# Pulled in another one!



## Mdnitedrftr (Aug 10, 2006)

I took my friend to the range for his first time on Saturday and he had a blast! He did pretty well too. But now hes all about guns and getting his CCW. Hes already started pricing out guns and is signing up for the NRA course this week.


----------



## Baldy (Jun 21, 2006)

Good deal. Now if we could just get about 200,000,000 more to do the same thing. We would have it made.


----------



## Shipwreck (Jan 26, 2006)

Very kewl. I had no luck with my wife...


----------



## scooter (May 9, 2006)

Shipwreck said:


> Very kewl. I had no luck with my wife...

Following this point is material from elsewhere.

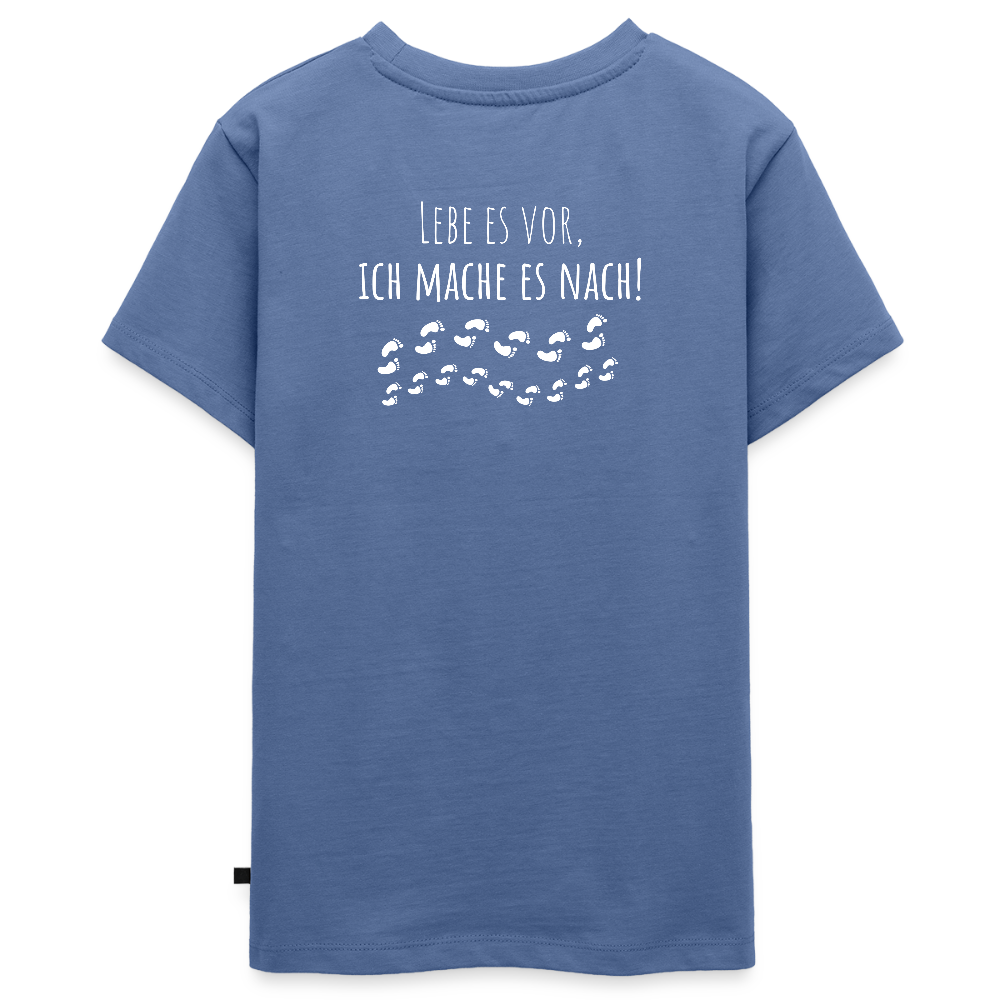 Gesundheit schafft Freiheit (Lebe es vor, ich maches es nach) / Teenager Premium T-Shirt - Taubenblau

You just need to put your foot down and TELL her she's gonna learn to shoot and LIKE it . Then in 9 months you can start paying child supprort:mrgreen: :mrgreen:

Just kiddin'
My 3 cost me $77,000 in child support over 12 years,I wont wish that on anyone:smt011


----------



## Shipwreck (Jan 26, 2006)

scooter said:


> You just need to put your foot down and TELL her she's gonna learn to shoot and LIKE it . Then in 9 months you can start paying child supprort:mrgreen: :mrgreen:


Exactly :smt017 :smt017 :smt017


----------



## tony pasley (May 6, 2006)

Don't it give you a warm fuzzy feeling inside?

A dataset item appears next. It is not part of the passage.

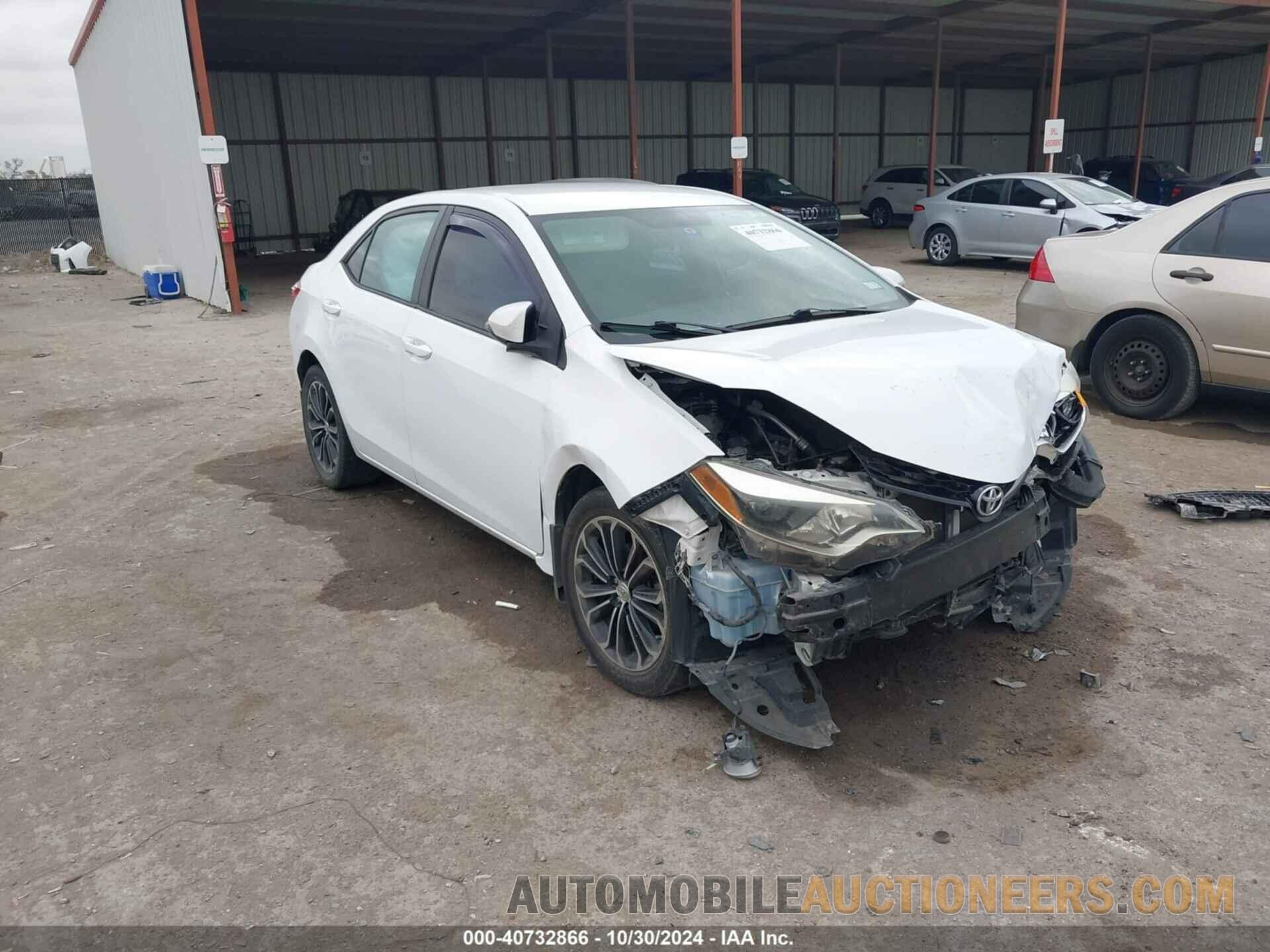 2T1BURHE5FC474249 TOYOTA COROLLA 2015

Shipwreck becareful you might get torpedoed if you push it.


----------



## john doe. (Aug 26, 2006)

Holy smoke Mdnitedrftr. What kind of bait do you use?


----------



## Mdnitedrftr (Aug 10, 2006)

tnoisaw said:


> Holy smoke Mdnitedrftr. What kind of bait do you use?


:smt082

Well I think hes been on the fence about this one for awhile, and me taking him to the range nudged him over. :mrgreen:


----------



## falshman70 (Jul 13, 2006)

My wife and I took our two grown sons to the range over Thanksgiving. The younger had been talking smack re: his prowess shooting. Darned if he didn't shoot as well as me - and I shoot every week. The older one had never shot a handgun and did pretty well. I think he's hooked.

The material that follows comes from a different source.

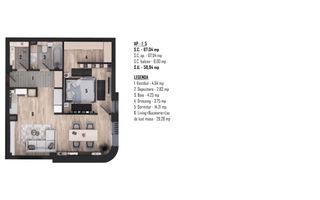 De vânzare apartament 2 camere, ultracentral, semifinisat - Poză 5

Also on the gun "Hannitization" front, I shared with one of my already retired neighbors my theory that as we baby boomers age (even more) we are going to be viewed as affluent easy pickings by young thugs. I, as a gun owner (and CCW'er) don't intend to be that. He said he had never owned a gun, but I could see him thinking and I said I'd be happy to take him to the range sometime. I certainly won't push, but I wouldn't be surprised if he takes me up on it.


----------



## john doe. (Aug 26, 2006)

falshman70 said:


> My wife and I took our two grown sons to the range over Thanksgiving. The younger had been talking smack re: his prowess shooting. Darned if he didn't shoot as well as me - and I shoot every week. The older one had never shot a handgun and did pretty well. I think he's hooked.
> 
> Also on the gun "Hannitization" front, I shared with one of my already retired neighbors my theory that as we baby boomers age (even more) we are going to be viewed as affluent easy pickings by young thugs. I, as a gun owner (and CCW'er) don't intend to be that. He said he had never owned a gun, but I could see him thinking and I said I'd be happy to take him to the range sometime. I certainly won't push, but I wouldn't be surprised if he takes me up on it.


You da man!


----------



## J.R. (Jul 6, 2006)

I took a new shooter to range last week. Look in CZ-section under CZ-100. Let's get more new shooters to the range guys!:mrgreen:


----------